[Spatial question listing records]
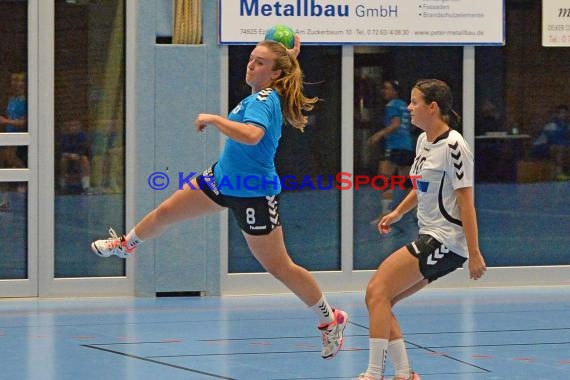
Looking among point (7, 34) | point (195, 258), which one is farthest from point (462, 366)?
point (7, 34)

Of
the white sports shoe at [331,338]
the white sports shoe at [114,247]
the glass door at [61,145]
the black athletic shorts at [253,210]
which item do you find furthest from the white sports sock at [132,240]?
the glass door at [61,145]

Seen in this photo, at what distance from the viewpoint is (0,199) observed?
11812mm

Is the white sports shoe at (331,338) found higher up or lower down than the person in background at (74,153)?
lower down

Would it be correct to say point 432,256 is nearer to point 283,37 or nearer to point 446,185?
point 446,185

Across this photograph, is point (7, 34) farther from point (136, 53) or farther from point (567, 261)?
point (567, 261)

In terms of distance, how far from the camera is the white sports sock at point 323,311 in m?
8.26

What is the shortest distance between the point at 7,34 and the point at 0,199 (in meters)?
1.56

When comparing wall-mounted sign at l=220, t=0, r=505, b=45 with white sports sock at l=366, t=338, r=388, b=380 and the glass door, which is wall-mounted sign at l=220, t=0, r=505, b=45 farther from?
white sports sock at l=366, t=338, r=388, b=380

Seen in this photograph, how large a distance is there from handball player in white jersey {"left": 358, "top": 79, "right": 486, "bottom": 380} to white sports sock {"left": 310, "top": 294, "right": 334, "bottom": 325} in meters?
1.03

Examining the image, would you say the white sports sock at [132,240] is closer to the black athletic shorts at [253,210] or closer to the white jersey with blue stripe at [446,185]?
the black athletic shorts at [253,210]

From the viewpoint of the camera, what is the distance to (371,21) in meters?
12.3

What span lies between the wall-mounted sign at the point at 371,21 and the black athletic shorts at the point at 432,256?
5285mm

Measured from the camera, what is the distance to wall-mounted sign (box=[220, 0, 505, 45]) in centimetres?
1204

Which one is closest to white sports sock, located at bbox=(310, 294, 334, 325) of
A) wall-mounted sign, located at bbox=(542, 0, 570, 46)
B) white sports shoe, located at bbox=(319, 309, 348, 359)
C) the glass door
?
white sports shoe, located at bbox=(319, 309, 348, 359)
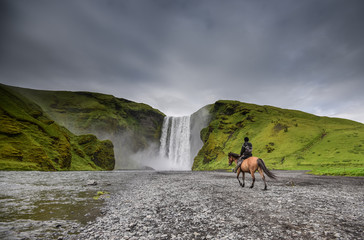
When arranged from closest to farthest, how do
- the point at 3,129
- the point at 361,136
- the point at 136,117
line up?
the point at 3,129 → the point at 361,136 → the point at 136,117

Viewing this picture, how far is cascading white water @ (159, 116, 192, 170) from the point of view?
12075cm

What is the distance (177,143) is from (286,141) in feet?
243

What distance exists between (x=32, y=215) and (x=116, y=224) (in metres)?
4.91

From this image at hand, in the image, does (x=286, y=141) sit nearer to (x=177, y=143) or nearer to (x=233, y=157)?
(x=233, y=157)

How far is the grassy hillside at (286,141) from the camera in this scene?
4741 centimetres

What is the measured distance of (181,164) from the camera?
119625mm

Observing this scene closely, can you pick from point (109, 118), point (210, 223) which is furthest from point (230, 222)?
point (109, 118)

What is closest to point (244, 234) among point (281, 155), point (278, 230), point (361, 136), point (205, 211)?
point (278, 230)

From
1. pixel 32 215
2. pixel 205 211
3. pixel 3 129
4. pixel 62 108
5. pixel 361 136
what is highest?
pixel 62 108

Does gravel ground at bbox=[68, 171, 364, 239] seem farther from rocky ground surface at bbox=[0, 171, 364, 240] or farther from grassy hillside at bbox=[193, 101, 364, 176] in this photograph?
grassy hillside at bbox=[193, 101, 364, 176]

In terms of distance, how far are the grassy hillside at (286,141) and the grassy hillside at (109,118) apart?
5872 cm

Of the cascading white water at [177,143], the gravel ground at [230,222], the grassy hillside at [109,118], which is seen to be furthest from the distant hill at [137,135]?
the gravel ground at [230,222]

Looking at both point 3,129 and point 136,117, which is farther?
point 136,117

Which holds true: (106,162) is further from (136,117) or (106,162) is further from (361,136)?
(361,136)
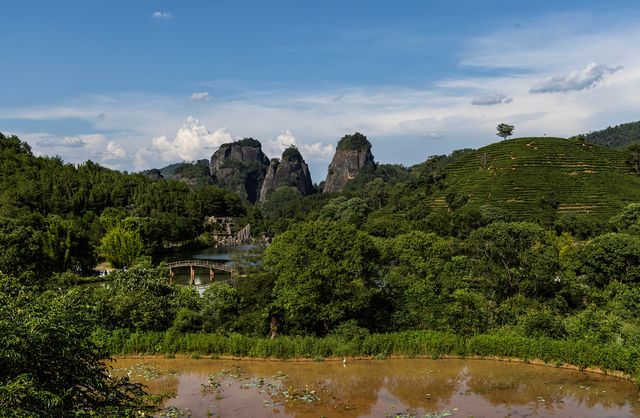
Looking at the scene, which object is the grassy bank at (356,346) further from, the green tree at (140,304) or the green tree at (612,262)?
the green tree at (612,262)

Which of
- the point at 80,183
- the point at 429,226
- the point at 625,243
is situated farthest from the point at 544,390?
the point at 80,183

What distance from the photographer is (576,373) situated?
23.8 meters

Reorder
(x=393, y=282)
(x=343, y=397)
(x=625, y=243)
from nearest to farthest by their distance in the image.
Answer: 1. (x=343, y=397)
2. (x=393, y=282)
3. (x=625, y=243)

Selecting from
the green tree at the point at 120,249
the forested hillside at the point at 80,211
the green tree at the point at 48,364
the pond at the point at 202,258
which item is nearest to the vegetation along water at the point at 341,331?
the green tree at the point at 48,364

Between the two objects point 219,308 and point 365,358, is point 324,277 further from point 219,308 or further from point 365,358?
point 219,308

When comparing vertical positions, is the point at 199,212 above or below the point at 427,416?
above

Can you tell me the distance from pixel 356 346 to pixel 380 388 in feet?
11.8

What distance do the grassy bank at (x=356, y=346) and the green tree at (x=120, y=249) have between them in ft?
108

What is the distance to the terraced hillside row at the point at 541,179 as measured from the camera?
246ft

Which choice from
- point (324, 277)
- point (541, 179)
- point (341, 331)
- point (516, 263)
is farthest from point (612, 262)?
point (541, 179)

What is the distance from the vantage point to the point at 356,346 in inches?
1039

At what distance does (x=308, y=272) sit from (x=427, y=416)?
997 centimetres

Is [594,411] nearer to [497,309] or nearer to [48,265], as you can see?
[497,309]

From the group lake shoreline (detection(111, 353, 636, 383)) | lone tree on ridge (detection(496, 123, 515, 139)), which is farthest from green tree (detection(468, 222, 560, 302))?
lone tree on ridge (detection(496, 123, 515, 139))
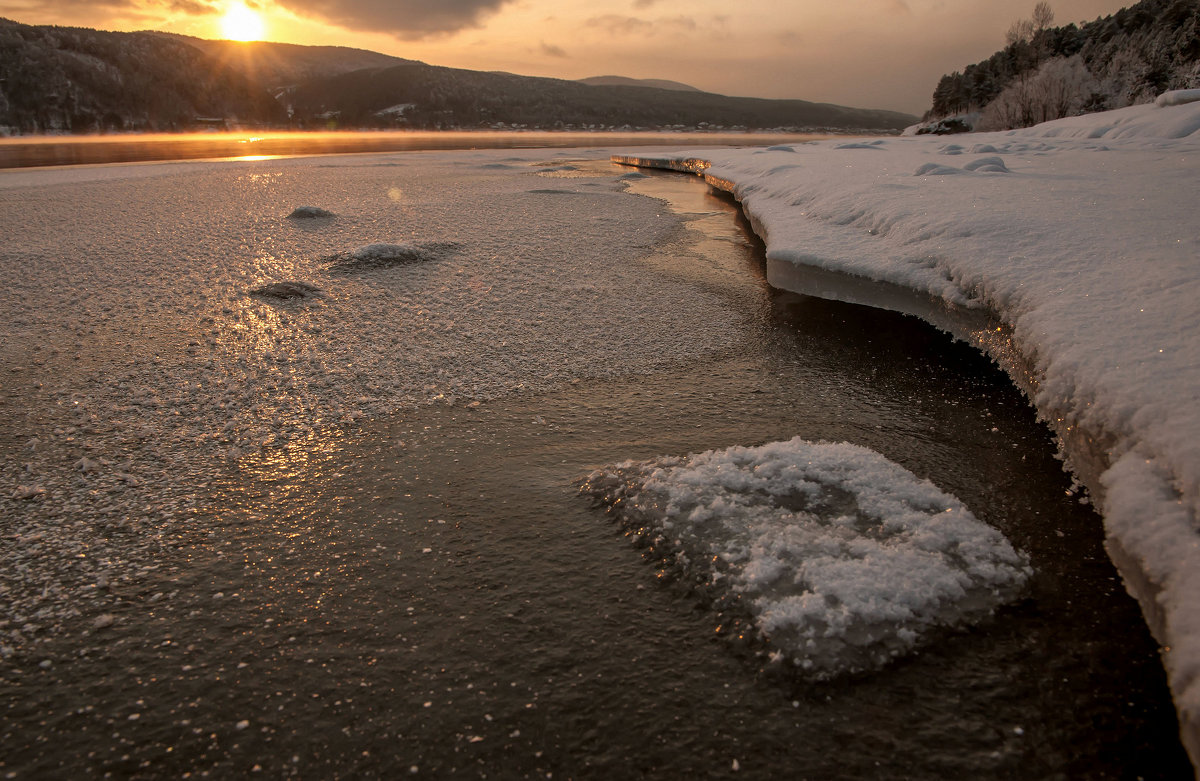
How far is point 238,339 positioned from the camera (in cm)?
305

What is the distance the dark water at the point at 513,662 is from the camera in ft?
3.63

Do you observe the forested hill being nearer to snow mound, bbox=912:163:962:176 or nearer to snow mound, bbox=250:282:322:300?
snow mound, bbox=912:163:962:176

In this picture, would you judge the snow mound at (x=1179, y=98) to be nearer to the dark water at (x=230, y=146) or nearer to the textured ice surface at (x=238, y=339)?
the textured ice surface at (x=238, y=339)

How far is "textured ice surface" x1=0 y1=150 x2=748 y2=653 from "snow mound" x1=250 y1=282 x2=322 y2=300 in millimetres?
15

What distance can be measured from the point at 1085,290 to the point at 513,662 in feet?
8.04

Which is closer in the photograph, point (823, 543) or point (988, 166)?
point (823, 543)

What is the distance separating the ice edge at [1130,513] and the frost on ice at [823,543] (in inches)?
8.9

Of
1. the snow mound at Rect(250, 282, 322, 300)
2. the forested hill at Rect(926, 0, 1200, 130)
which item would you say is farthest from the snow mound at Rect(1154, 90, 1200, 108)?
the snow mound at Rect(250, 282, 322, 300)

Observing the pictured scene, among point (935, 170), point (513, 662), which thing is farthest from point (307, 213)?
point (513, 662)

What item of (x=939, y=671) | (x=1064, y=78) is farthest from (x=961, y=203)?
(x=1064, y=78)

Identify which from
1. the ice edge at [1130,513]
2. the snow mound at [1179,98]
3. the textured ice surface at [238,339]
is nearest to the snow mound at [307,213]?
the textured ice surface at [238,339]

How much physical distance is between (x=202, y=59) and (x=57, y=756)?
86185 mm

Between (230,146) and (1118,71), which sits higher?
(1118,71)

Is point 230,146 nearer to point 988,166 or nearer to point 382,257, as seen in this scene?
point 382,257
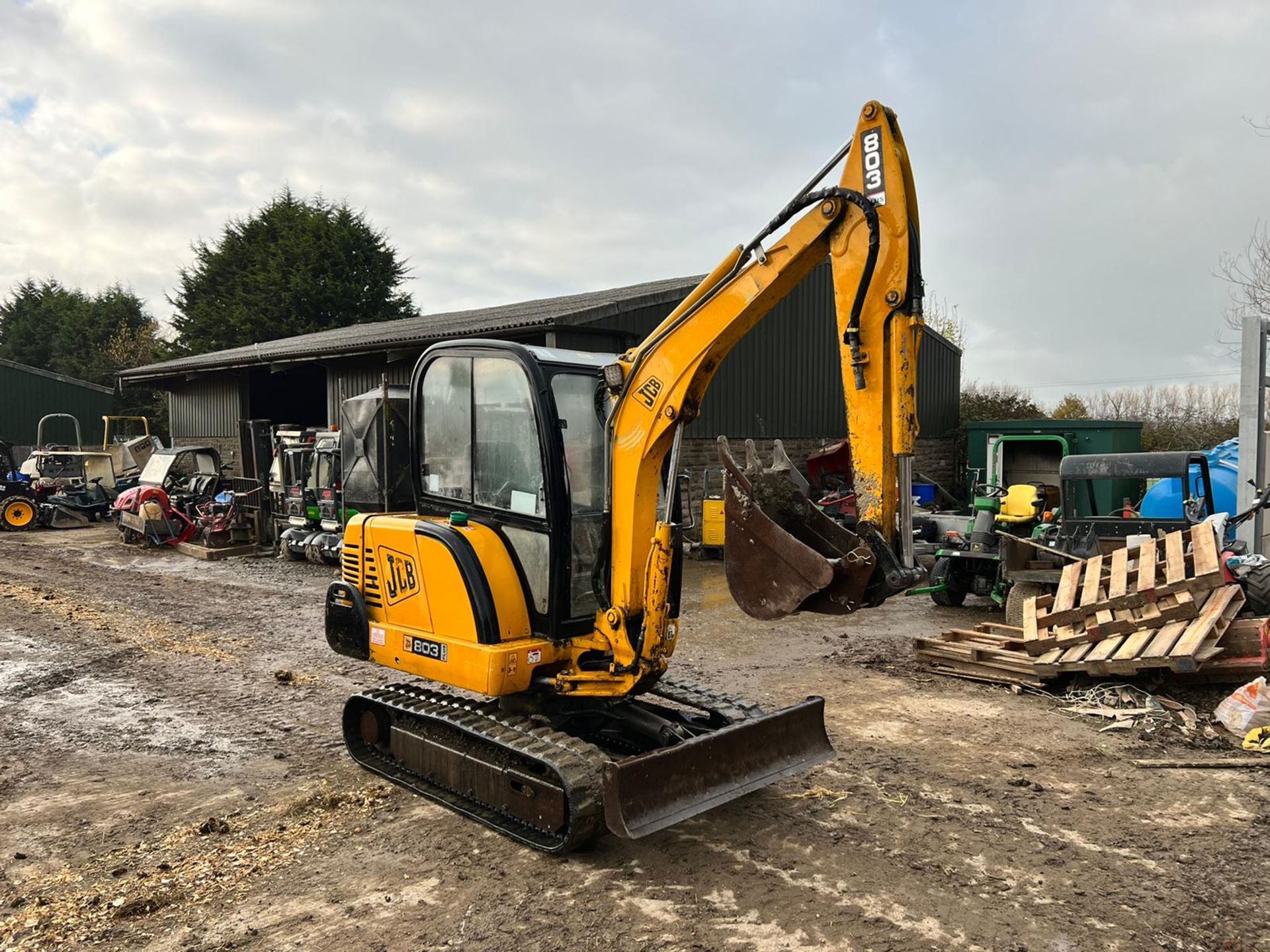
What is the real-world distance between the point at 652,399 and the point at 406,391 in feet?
6.14

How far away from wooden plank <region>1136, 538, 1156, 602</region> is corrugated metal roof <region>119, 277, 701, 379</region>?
26.2 ft

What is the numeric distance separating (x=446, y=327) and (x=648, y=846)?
13.8 metres

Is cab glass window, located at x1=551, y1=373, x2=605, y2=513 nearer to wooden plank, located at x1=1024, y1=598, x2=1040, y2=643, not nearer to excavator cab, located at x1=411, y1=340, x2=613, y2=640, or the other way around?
excavator cab, located at x1=411, y1=340, x2=613, y2=640

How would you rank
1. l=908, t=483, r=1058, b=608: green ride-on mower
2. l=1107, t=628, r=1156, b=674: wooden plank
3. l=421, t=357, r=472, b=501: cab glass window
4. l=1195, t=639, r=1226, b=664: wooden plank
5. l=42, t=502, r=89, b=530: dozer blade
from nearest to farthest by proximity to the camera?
1. l=421, t=357, r=472, b=501: cab glass window
2. l=1195, t=639, r=1226, b=664: wooden plank
3. l=1107, t=628, r=1156, b=674: wooden plank
4. l=908, t=483, r=1058, b=608: green ride-on mower
5. l=42, t=502, r=89, b=530: dozer blade

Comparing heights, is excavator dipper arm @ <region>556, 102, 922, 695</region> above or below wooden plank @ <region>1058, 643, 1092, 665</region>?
above

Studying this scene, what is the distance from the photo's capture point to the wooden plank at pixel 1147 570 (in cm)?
690

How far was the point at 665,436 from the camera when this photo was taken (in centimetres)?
427

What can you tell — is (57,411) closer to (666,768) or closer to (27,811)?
(27,811)

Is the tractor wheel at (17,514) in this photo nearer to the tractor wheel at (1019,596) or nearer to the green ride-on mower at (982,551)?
the green ride-on mower at (982,551)

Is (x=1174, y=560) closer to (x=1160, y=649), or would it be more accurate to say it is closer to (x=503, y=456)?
(x=1160, y=649)

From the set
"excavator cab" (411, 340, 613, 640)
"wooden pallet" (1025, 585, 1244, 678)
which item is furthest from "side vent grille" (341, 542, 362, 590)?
"wooden pallet" (1025, 585, 1244, 678)

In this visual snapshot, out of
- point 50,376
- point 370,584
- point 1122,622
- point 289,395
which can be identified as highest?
point 50,376

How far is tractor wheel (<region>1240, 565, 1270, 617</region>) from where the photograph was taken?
23.2 ft

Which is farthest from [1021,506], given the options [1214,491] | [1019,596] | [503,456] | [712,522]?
[503,456]
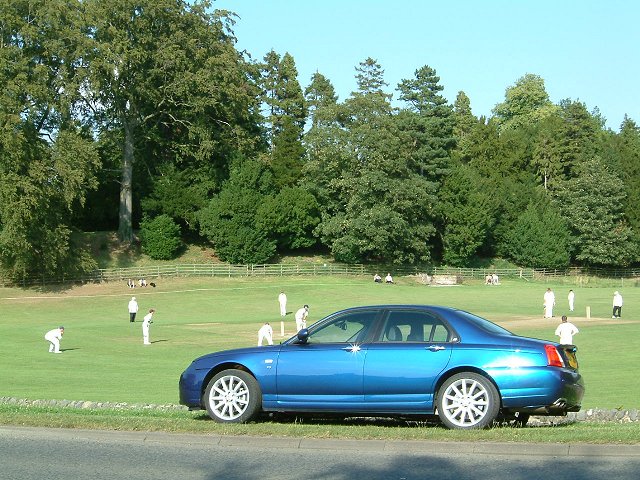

Short problem
Arrange the listing lines as a JSON list of strings, one string per line, starting with the line containing "Identify which from" and going on through the line containing "13.8 metres", both included. Leave out blank lines and any picture.

Response
[
  "Identify which from",
  "1. the ice edge at [1130,513]",
  "2. the snow mound at [1179,98]",
  "3. the textured ice surface at [238,339]",
  "is nearest to the snow mound at [307,213]?",
  "the textured ice surface at [238,339]",
  "How much physical distance is between (x=202, y=59) and (x=57, y=756)?",
  "86185 mm",
  "Between (230,146) and (1118,71), which sits higher?",
  "(1118,71)",
  "Is point 230,146 nearer to point 988,166 or nearer to point 382,257, as seen in this scene?",
  "point 382,257",
  "What is the real-world distance between the point at 652,399 and the point at 406,391 in feet?",
  "6.14",
  "How far away from wooden plank <region>1136, 538, 1156, 602</region> is corrugated metal roof <region>119, 277, 701, 379</region>?",
  "26.2 ft",
  "What is the numeric distance separating (x=446, y=327) and (x=648, y=846)?",
  "13.8 metres"
]